### RECORDS:
* Start *

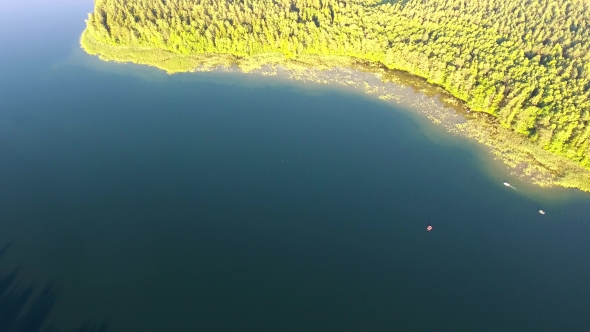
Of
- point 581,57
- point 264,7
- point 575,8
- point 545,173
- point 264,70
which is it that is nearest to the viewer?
point 545,173

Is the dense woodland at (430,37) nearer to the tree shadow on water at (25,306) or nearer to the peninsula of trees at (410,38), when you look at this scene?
the peninsula of trees at (410,38)

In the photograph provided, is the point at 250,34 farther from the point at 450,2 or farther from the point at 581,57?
the point at 581,57

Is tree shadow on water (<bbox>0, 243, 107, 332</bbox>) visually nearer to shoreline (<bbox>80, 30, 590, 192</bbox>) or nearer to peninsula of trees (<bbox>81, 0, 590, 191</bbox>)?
shoreline (<bbox>80, 30, 590, 192</bbox>)

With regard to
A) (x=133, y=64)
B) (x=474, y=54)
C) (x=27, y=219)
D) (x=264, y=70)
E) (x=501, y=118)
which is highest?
(x=474, y=54)

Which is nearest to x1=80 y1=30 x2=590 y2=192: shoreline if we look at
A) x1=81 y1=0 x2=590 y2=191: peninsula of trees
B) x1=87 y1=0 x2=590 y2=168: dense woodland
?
x1=81 y1=0 x2=590 y2=191: peninsula of trees

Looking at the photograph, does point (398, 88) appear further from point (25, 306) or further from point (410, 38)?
point (25, 306)

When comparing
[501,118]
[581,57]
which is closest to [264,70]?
[501,118]

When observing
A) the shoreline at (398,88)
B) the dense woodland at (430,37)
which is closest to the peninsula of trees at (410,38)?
the dense woodland at (430,37)
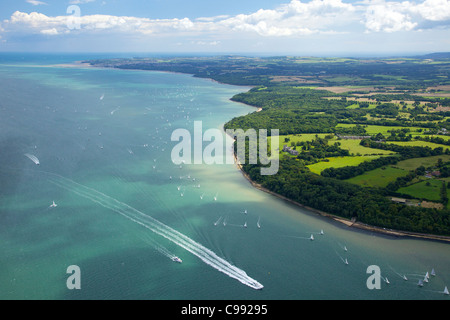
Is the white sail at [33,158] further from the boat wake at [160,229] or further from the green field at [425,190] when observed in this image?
the green field at [425,190]

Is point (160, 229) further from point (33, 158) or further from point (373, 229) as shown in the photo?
point (33, 158)

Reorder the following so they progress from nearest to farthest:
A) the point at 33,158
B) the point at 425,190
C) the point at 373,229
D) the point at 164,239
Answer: the point at 164,239 → the point at 373,229 → the point at 425,190 → the point at 33,158

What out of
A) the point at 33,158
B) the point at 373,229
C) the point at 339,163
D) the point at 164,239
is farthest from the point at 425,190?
the point at 33,158

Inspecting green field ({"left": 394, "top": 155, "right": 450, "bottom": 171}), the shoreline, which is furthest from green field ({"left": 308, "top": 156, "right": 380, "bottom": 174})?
the shoreline

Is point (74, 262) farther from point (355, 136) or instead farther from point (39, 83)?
point (39, 83)

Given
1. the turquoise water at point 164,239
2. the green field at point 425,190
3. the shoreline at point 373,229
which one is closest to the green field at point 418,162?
the green field at point 425,190

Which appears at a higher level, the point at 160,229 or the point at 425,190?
the point at 425,190

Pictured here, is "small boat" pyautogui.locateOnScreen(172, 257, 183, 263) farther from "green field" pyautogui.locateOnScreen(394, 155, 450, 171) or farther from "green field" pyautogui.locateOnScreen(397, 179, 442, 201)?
"green field" pyautogui.locateOnScreen(394, 155, 450, 171)
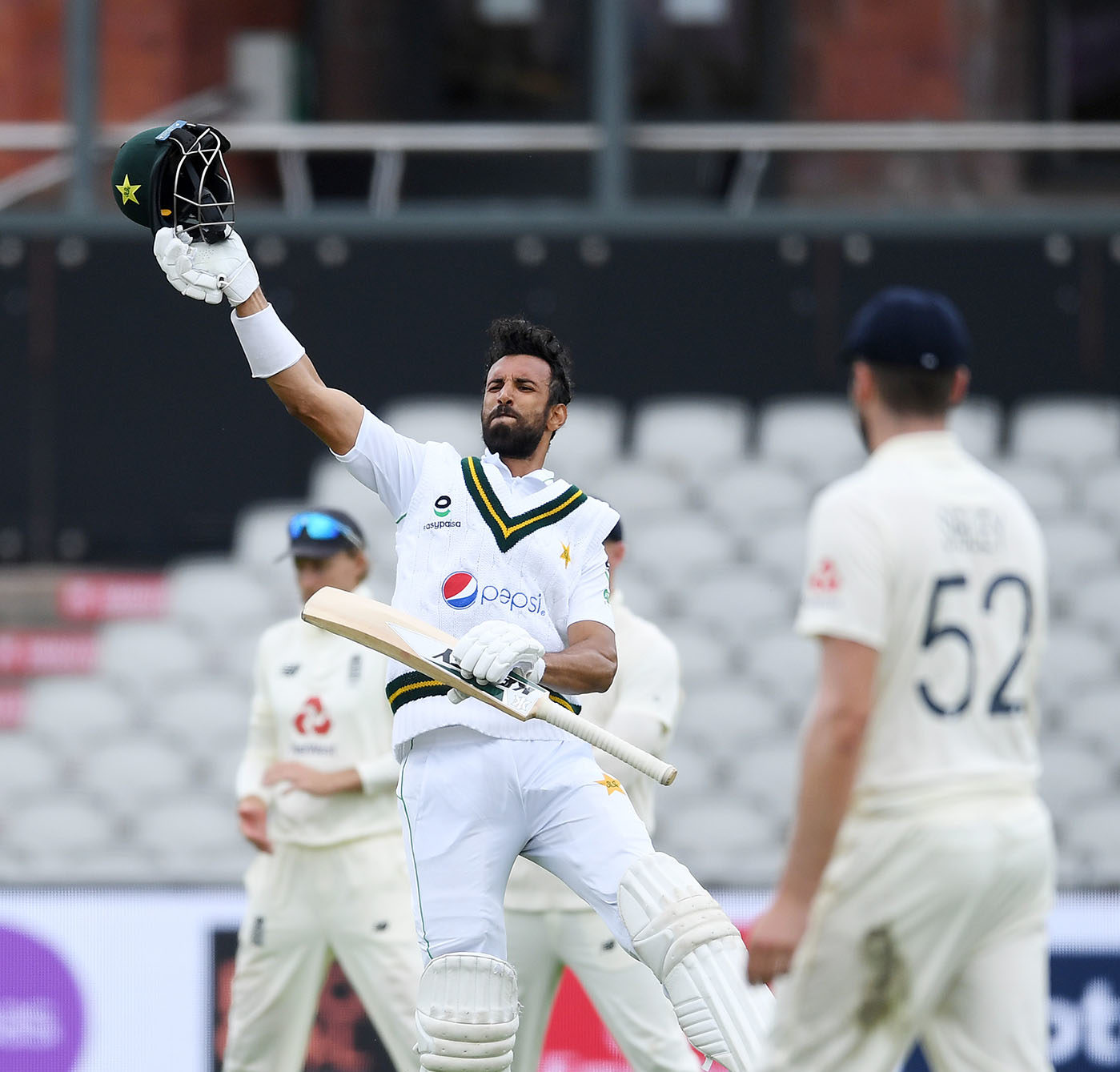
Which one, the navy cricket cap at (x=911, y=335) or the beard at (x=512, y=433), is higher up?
the navy cricket cap at (x=911, y=335)

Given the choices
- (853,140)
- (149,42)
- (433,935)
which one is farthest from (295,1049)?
(149,42)

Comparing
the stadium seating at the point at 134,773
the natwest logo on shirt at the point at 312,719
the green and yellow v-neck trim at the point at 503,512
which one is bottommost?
the stadium seating at the point at 134,773

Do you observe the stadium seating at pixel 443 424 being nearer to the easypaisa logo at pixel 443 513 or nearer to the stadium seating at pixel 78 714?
the stadium seating at pixel 78 714

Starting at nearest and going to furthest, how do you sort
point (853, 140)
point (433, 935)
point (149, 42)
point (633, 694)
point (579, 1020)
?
point (433, 935)
point (633, 694)
point (579, 1020)
point (853, 140)
point (149, 42)

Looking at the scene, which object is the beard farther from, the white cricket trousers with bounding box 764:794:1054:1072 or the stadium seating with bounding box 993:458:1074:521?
the stadium seating with bounding box 993:458:1074:521

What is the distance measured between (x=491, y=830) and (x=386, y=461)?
0.81 meters

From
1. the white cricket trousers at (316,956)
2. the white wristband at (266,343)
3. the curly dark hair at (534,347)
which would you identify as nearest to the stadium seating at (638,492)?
the white cricket trousers at (316,956)

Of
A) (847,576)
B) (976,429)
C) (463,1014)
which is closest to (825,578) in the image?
(847,576)

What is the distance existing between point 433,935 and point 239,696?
5.21 m

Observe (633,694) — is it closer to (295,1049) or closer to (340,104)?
(295,1049)

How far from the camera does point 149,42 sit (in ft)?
38.5

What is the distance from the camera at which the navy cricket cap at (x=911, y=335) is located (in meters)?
3.07

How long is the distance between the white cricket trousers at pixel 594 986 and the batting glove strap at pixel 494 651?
1.33 metres

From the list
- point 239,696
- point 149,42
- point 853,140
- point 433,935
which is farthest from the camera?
point 149,42
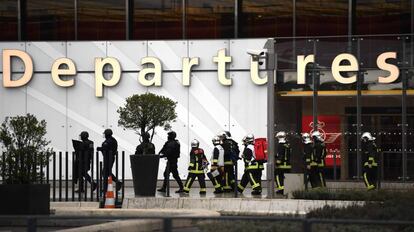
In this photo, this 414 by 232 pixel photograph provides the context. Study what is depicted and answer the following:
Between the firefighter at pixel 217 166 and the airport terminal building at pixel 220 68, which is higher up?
the airport terminal building at pixel 220 68

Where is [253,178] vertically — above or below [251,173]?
below

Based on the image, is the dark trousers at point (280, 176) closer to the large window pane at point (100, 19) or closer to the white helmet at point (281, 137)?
the white helmet at point (281, 137)

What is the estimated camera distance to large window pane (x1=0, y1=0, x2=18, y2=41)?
114 ft

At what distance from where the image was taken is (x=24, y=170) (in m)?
19.9

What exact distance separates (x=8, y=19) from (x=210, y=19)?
22.2ft

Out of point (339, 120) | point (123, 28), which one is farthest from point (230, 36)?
point (339, 120)

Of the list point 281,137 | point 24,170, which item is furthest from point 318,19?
point 24,170

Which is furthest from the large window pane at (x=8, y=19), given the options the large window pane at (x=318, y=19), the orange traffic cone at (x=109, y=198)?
the orange traffic cone at (x=109, y=198)

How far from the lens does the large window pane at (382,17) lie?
33.2 m

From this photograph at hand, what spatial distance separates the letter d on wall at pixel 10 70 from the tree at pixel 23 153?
1231 centimetres

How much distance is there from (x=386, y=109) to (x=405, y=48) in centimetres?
178

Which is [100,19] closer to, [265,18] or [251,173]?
[265,18]

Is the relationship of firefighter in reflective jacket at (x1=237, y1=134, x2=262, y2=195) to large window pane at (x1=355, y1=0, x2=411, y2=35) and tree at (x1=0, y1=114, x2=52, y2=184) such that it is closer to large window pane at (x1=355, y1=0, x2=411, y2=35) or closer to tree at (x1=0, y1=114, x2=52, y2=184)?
tree at (x1=0, y1=114, x2=52, y2=184)

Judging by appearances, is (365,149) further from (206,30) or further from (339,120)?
(206,30)
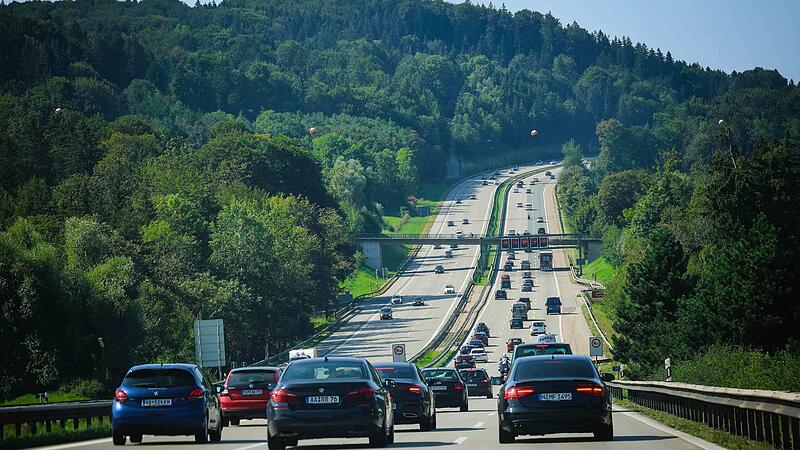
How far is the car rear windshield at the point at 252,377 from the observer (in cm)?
4197

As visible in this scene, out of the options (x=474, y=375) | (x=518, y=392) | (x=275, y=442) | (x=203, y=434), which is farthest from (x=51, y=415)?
(x=474, y=375)

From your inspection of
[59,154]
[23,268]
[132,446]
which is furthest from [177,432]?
[59,154]

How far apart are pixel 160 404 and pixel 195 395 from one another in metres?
0.81

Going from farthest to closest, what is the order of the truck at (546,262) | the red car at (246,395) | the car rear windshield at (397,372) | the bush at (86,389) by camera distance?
the truck at (546,262), the bush at (86,389), the red car at (246,395), the car rear windshield at (397,372)

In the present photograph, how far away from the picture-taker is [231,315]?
115m

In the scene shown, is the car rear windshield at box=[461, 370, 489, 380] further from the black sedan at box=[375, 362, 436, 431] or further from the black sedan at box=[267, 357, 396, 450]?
the black sedan at box=[267, 357, 396, 450]

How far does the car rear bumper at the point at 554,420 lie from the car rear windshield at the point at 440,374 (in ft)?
65.4

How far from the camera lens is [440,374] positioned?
49.1 m

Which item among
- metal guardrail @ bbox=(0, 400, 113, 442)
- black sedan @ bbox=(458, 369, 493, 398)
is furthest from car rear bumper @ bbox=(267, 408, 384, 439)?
black sedan @ bbox=(458, 369, 493, 398)

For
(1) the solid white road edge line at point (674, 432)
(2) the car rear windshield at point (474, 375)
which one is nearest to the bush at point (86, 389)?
(2) the car rear windshield at point (474, 375)

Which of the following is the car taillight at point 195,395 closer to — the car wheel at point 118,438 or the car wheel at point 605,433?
the car wheel at point 118,438

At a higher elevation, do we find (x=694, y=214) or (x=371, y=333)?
(x=694, y=214)

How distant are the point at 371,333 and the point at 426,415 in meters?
101

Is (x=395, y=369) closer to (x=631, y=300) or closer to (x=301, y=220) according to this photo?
(x=631, y=300)
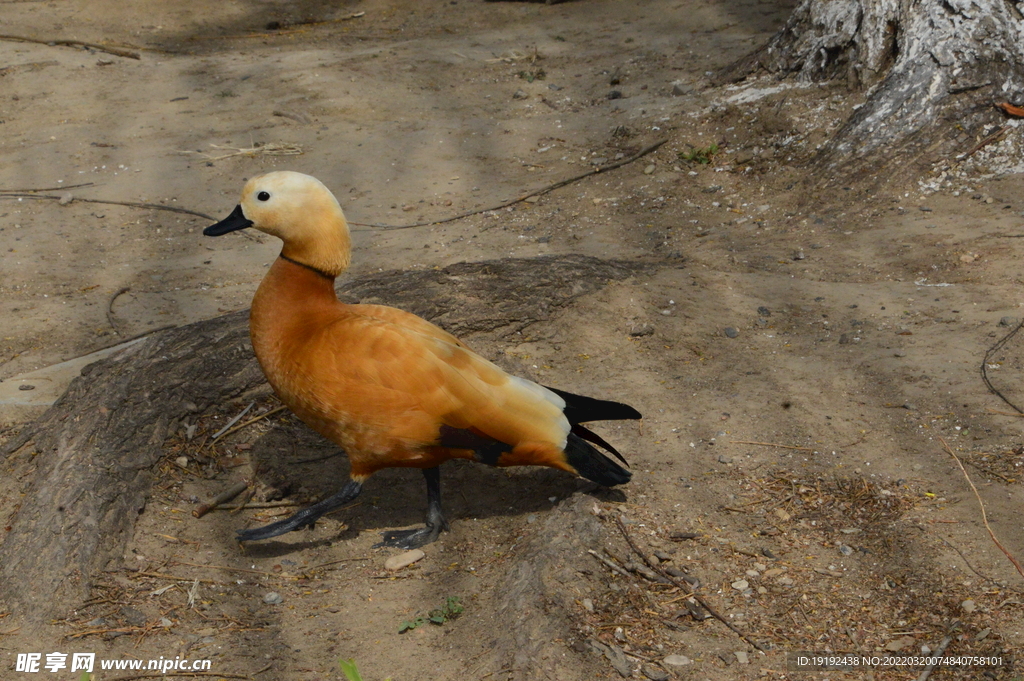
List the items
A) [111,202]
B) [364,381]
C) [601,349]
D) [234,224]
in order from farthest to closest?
[111,202] < [601,349] < [234,224] < [364,381]

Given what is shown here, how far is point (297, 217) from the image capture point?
9.52 feet

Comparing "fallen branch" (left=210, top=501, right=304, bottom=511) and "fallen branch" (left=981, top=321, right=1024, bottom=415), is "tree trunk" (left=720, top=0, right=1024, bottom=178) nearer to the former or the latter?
"fallen branch" (left=981, top=321, right=1024, bottom=415)

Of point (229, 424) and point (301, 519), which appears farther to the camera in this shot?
point (229, 424)

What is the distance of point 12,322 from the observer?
15.5 feet

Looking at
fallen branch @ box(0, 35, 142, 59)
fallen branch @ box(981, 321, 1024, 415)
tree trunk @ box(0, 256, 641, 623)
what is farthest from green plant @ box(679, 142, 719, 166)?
fallen branch @ box(0, 35, 142, 59)

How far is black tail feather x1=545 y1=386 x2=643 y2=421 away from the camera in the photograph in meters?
3.08

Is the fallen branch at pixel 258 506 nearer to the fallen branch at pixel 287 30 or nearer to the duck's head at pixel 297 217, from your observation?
the duck's head at pixel 297 217

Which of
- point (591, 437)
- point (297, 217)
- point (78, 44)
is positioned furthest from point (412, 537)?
point (78, 44)

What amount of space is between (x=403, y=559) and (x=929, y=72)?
15.2 ft

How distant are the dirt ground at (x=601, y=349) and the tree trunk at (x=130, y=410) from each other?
10cm

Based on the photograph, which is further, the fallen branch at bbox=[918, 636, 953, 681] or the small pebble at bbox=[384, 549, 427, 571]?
the small pebble at bbox=[384, 549, 427, 571]

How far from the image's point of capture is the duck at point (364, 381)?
112 inches

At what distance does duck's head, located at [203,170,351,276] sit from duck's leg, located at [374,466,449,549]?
81 centimetres

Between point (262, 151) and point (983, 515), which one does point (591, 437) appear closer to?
point (983, 515)
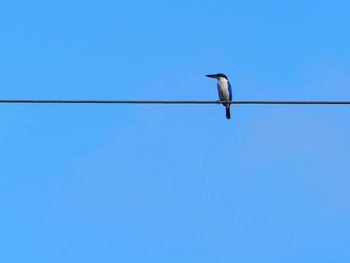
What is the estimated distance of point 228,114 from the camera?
65.2ft

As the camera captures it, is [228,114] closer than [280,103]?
No

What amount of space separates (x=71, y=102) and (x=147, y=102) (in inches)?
37.4

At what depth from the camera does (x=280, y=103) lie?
11.4 meters

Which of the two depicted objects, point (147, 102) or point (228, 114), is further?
point (228, 114)

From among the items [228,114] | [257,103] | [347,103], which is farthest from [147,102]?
[228,114]

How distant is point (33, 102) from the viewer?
37.4 ft

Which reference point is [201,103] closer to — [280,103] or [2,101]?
[280,103]

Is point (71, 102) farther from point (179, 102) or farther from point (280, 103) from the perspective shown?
point (280, 103)

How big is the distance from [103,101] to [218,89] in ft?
29.3

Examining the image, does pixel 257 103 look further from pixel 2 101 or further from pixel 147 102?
pixel 2 101

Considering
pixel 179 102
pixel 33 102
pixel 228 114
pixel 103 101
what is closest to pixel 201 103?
pixel 179 102

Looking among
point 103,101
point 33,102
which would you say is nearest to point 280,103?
point 103,101

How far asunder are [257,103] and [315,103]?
2.54 feet

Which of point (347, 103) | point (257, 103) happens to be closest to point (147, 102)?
point (257, 103)
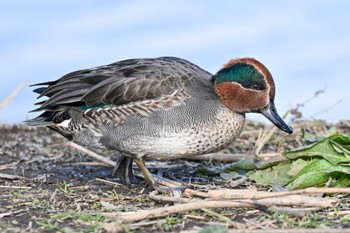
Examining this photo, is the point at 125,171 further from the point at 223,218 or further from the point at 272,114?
the point at 223,218

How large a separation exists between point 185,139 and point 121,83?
0.77 meters

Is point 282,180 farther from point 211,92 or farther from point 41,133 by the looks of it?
point 41,133

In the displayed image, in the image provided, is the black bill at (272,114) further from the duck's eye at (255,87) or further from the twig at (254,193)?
the twig at (254,193)

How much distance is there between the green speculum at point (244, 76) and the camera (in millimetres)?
6074

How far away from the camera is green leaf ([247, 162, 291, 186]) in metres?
6.23

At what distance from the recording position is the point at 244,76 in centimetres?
612

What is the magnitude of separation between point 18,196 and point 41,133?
3792 millimetres

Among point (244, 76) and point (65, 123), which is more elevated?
point (244, 76)

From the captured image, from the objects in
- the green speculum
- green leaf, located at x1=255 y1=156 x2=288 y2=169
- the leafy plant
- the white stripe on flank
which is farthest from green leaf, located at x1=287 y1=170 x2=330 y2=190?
the white stripe on flank

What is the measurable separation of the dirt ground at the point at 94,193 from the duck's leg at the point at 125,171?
3.0 inches

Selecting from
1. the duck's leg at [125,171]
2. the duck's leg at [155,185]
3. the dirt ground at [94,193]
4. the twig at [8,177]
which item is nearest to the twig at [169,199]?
the dirt ground at [94,193]

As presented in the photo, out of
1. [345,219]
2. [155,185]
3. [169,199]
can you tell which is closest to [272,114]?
[155,185]

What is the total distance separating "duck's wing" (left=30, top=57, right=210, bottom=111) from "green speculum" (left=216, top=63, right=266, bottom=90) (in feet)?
0.89

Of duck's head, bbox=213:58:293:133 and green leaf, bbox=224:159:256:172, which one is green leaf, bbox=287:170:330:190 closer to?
duck's head, bbox=213:58:293:133
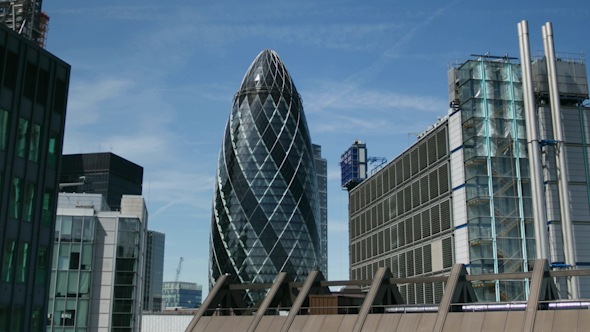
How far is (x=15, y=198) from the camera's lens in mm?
36719

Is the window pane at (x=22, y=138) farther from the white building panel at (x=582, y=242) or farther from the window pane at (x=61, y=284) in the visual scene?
the white building panel at (x=582, y=242)

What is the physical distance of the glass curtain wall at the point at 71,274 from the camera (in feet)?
207

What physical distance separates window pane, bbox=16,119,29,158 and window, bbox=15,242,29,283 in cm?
521

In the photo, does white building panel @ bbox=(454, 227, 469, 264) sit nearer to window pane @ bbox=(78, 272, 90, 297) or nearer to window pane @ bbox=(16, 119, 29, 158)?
window pane @ bbox=(78, 272, 90, 297)

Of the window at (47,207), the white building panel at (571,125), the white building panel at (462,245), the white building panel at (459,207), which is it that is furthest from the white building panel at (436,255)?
the window at (47,207)

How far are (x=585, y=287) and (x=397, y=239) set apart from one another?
26376mm

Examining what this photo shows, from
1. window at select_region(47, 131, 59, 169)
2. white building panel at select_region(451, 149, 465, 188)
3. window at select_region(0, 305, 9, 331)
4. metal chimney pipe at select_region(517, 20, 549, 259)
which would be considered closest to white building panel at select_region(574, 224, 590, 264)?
metal chimney pipe at select_region(517, 20, 549, 259)

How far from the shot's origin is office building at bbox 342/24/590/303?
193 ft

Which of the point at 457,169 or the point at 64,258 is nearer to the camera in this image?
the point at 457,169

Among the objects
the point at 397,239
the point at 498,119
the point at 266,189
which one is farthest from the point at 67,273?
the point at 266,189

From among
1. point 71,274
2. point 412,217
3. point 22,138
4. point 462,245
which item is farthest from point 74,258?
point 462,245

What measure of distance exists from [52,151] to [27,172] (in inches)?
124

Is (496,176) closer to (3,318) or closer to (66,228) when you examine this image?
(66,228)

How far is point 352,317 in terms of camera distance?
32.0 m
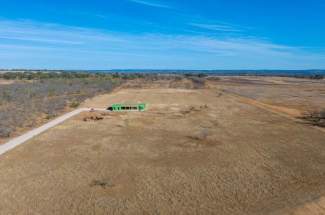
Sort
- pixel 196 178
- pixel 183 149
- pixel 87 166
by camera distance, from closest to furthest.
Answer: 1. pixel 196 178
2. pixel 87 166
3. pixel 183 149

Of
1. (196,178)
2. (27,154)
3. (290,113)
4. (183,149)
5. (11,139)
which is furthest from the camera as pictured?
(290,113)

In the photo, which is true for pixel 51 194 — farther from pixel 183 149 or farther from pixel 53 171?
pixel 183 149

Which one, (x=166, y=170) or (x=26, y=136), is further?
(x=26, y=136)

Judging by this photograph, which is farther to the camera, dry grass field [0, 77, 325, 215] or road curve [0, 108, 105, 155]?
road curve [0, 108, 105, 155]

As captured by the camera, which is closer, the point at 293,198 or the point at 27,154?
the point at 293,198

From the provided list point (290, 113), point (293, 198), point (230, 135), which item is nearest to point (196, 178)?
point (293, 198)

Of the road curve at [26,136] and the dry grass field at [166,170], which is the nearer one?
the dry grass field at [166,170]

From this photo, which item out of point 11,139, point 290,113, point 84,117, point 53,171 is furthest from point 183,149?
point 290,113
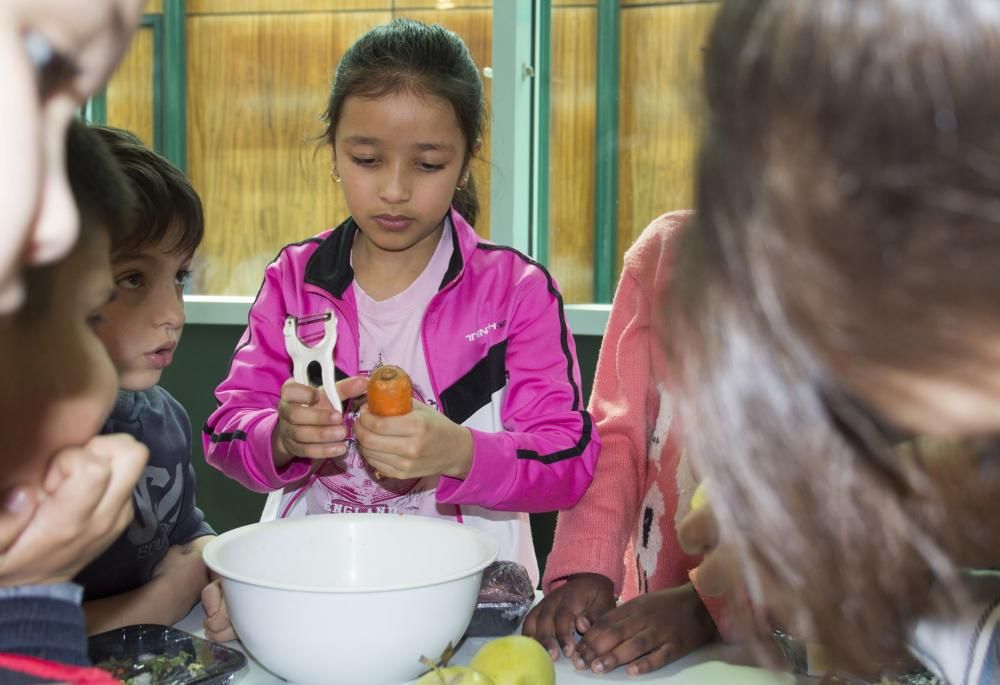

* End *

### WHAT TO DO:
Copy the rows from the line containing "Which is nearest" through the line containing "Answer: the point", both included, and omit the pictures from your copy.

### WRITTEN SOLUTION:
Which is nearest to x1=80 y1=30 x2=590 y2=192: shoreline if we look at
A) x1=81 y1=0 x2=590 y2=191: peninsula of trees
B) x1=87 y1=0 x2=590 y2=168: dense woodland
?
x1=81 y1=0 x2=590 y2=191: peninsula of trees

Looking at the photograph, does point (398, 88) appear further from point (25, 306) or further from point (410, 38)?
point (25, 306)

When comparing
[501,118]
[581,57]
which is closest to [264,70]?
[501,118]

When observing
A) the shoreline at (398,88)
B) the dense woodland at (430,37)
which is closest to the peninsula of trees at (410,38)?
the dense woodland at (430,37)
Is the white sail at [33,158] further from the boat wake at [160,229] or further from the green field at [425,190] when observed in this image?
the green field at [425,190]

Is point (160, 229) further from point (33, 158) or further from point (373, 229) as shown in the photo?
point (33, 158)

Reorder the following so they progress from nearest to farthest:
A) the point at 33,158
B) the point at 425,190
C) the point at 373,229
D) the point at 164,239
Answer: the point at 164,239 → the point at 373,229 → the point at 425,190 → the point at 33,158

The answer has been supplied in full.